● Teks Bacaan:
▽

Politik "Smabau"
Selasa, 06 Agustus 2013
13.49 //
Oleh: NANI EFENDI
Istilah “Politik Smabau” terdengar kocak di telinga orang yang memahami arti kata “smabau”. Kata “smabau” berasal dari bahasa Kerinci kuno. Istilah ini, dalam kehidupan masyarakat Kerinci, sudah jarang digunakan dalam komunikasi sehari-hari. Kosa kata ini juga tidak ditemukan dalam Kamus
Besar Bahasa Indonesia (KBBI).
Oleh karenanya, sulit menemukan padanan kata “smabau” dalam bahasa Indonesia. Namun,
kata “smabau” dalam bahasa Kerinci dapat diartikan dengan “aksi atau tindakan
yang membabi buta; tindakan yang penuh emosional serta tidak didasari dengan
pertimbangan akal sehat atau pertimbangan yang rasional”. Terminologi atau
istilah “Politik Smabau” juga tidak ditemukan dalam literatur-literatur ilmu
politik modern maupun dalam kajian disiplin ilmu sosial politik (political and social science) di
perguruan tinggi. Oleh karena itu, istilah ini terdengar asing di telinga
publik. Istilah “Politik Smabau” hanyalah untuk menggambarkan political action (tindakan politik) yang
dilakukan oleh orang-orang yang berpolitik secara ceroboh dan membabi buta tanpa
memahami ilmu dan strategi politik secara ilmiah dan profesional.
Politik yang Emosional
Jadi, “Politik
Smabau” dapat diartikan dengan “berpolitik yang mengedepankan emosi dan syahwat
politik. Atau dapat juga berarti melakukan tindakan-tindakan atau manuver politik
secara membabi buta tanpa ada analisis secara rasional terlebih dahulu”. “Politik
Smabau” ini banyak muncul di kalangan masyarakat Kerinci saat ini, terutama pada
Pemilukada Kerinci 2013 dan Pemilu Legislatif. Istilah “Politik Smabau”
ini diperkenalkan pertama kali oleh salah seorang aktivis yang juga merupakan
salah satu tokoh muda Kerinci. Munculnya istilah “Politik Smabau” dikarenakan sulitnya
mencari istilah yang tepat dalam terminologi ilmu politik modern untuk
menyebutkan cara-cara berpolitik golongan ini. Orang yang berpolitik secara smabau disebut “Politisi Smabau”.
Mengapa “Politik
Smabau” terjadi? “Politik Smabau” terjadi karena kurangnya pemahaman dan
pengetahuan tentang politik secara ilmiah dan profesional. Dalam “Politik
Smabau”, sang kandidat—termasuk para simpatisan dan pengikutnya—tidak memahami
dunia politik praktis dengan benar. Mereka—sang kandidat dan tim pemenangannya—adalah
orang-orang yang minim pengetahuan dan pengalaman politik. Karena tidak paham
politik, mereka selalu bertindak ceroboh dalam berpolitik. Dalam bahasa Kerinci
disebut “srudu”. Golongan “Politisi
Smabau” juga tidak tahu apa yang semestinya diperbuat untuk memenangkan sang
kandidat pujaan mereka. Di samping itu, mereka juga sering saling menyalahkan
satu sama lain. Mereka tidak bisa diajak diskusi ilmiah. Mereka tidak
“nyambung” jika diajak diskusi ilmiah. Mereka tidak memiliki network atau jaringan politik yang luas.

△

● Tugas Kerja 1:
Jawablah pertanyaan berikut berdasarkan teks tentang Politik Smabau.
(a) Dari bahasa apa kata "smabau" berasal?
(b) Siapa yang pertama kali memperkenalkan istilah "Politik Smabau"?
(c) Apa sebutan dalam bahasa Kerinci untuk tindakan ceroboh dalam berpolitik?
● Tugas Kerja 2: Sebutkan semua sumber atau kajian yang menurut teks tentang Politik Smabau tidak memuat kata "smabau" atau istilah "Politik Smabau".
● Tugas Kerja 3: Ketik ulang sebagian teks tentang Politik Smabau tanpa mengubah apa pun. Mulailah dari kata-kata "Oleh karenanya, sulit", lalu berhenti setelah kata-kata "strategi politik secara ilmiah dan profesional.".

● Informasi yang Diekstraksi:
▽

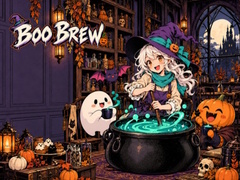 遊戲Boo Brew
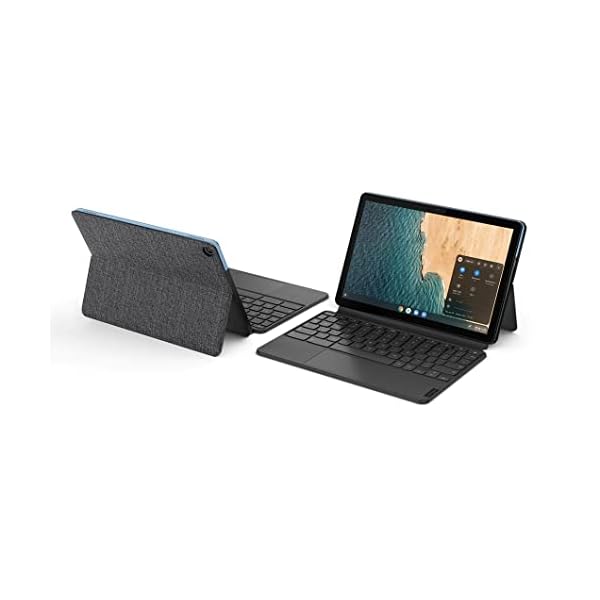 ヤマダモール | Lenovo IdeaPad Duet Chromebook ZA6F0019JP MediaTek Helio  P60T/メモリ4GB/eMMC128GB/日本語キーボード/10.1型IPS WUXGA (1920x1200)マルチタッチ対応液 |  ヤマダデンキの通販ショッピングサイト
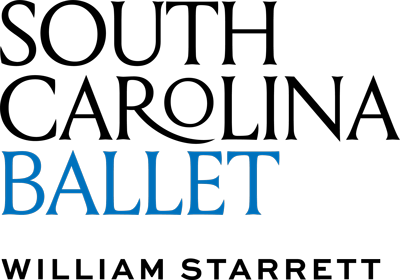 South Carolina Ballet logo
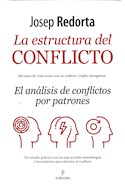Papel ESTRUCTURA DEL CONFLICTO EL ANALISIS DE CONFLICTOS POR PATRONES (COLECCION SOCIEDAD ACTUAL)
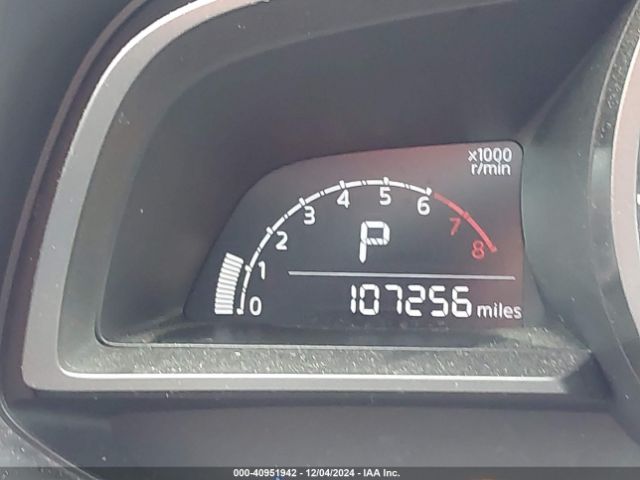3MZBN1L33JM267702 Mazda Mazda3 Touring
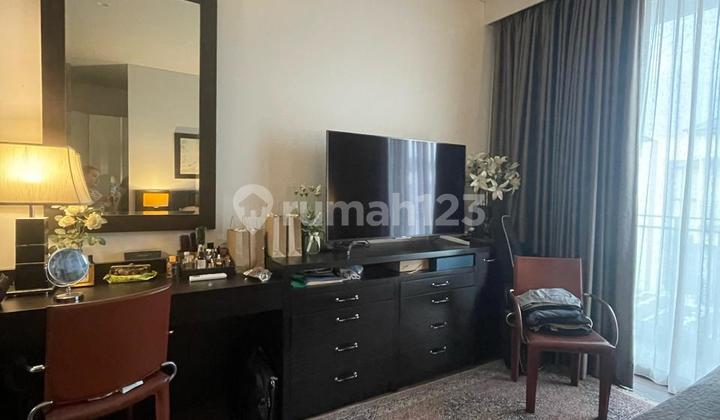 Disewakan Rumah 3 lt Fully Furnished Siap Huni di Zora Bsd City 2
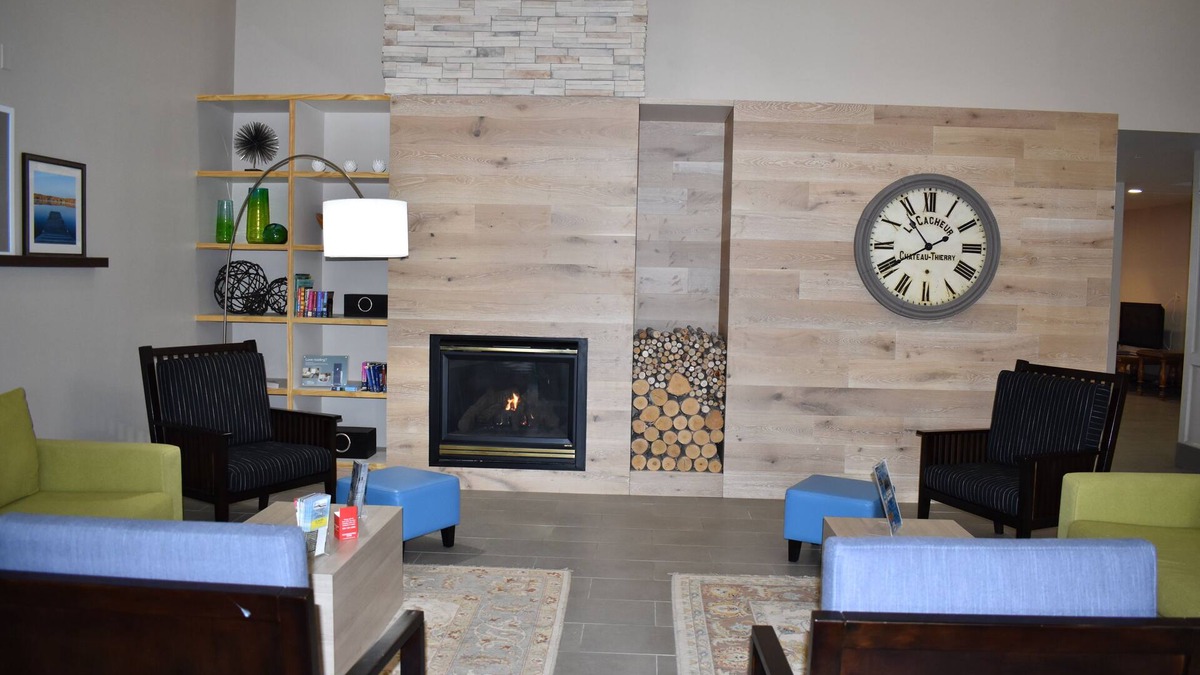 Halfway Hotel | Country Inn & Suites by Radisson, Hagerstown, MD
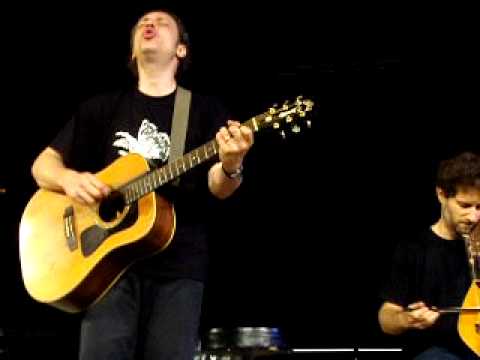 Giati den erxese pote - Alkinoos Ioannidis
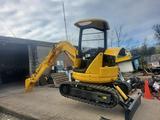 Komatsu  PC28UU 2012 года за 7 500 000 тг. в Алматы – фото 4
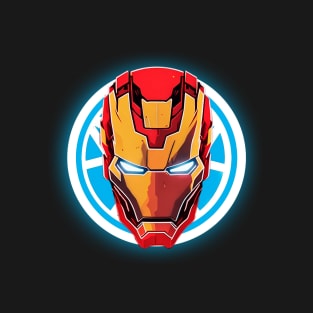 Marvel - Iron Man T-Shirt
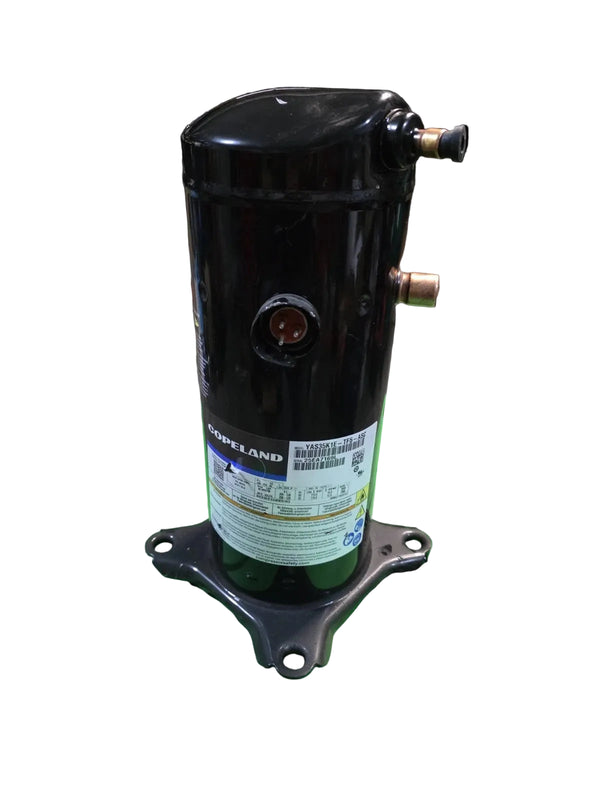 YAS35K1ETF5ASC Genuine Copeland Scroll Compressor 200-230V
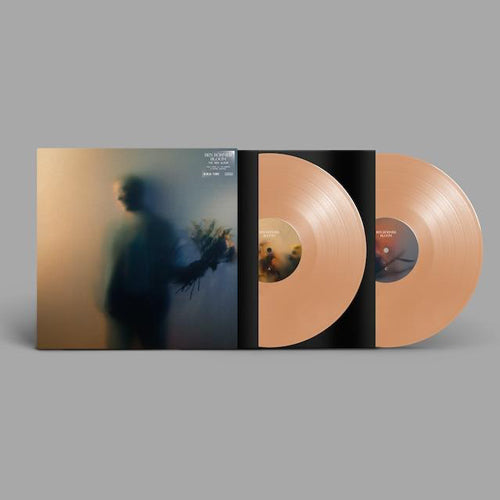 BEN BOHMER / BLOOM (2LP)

△

● Penyelesaian Soal 1:
(a) Bahasa Kerinci kuno.
(b) Salah seorang aktivis yang juga merupakan salah satu tokoh muda Kerinci.
(c) "Srudu".

● Penyelesaian Soal 2:
1. Kamus Besar Bahasa Indonesia (KBBI)
2. Literatur-literatur ilmu politik modern
3. Kajian disiplin ilmu sosial politik (political and social science) di perguruan tinggi

● Penyelesaian Soal 3:
Oleh karenanya, sulit menemukan padanan kata “smabau” dalam bahasa Indonesia. Namun,
kata “smabau” dalam bahasa Kerinci dapat diartikan dengan “aksi atau tindakan
yang membabi buta; tindakan yang penuh emosional serta tidak didasari dengan
pertimbangan akal sehat atau pertimbangan yang rasional”. Terminologi atau
istilah “Politik Smabau” juga tidak ditemukan dalam literatur-literatur ilmu
politik modern maupun dalam kajian disiplin ilmu sosial politik (political and social science) di
perguruan tinggi. Oleh karena itu, istilah ini terdengar asing di telinga
publik. Istilah “Politik Smabau” hanyalah untuk menggambarkan political action (tindakan politik) yang
dilakukan oleh orang-orang yang berpolitik secara ceroboh dan membabi buta tanpa
memahami ilmu dan strategi politik secara ilmiah dan profesional.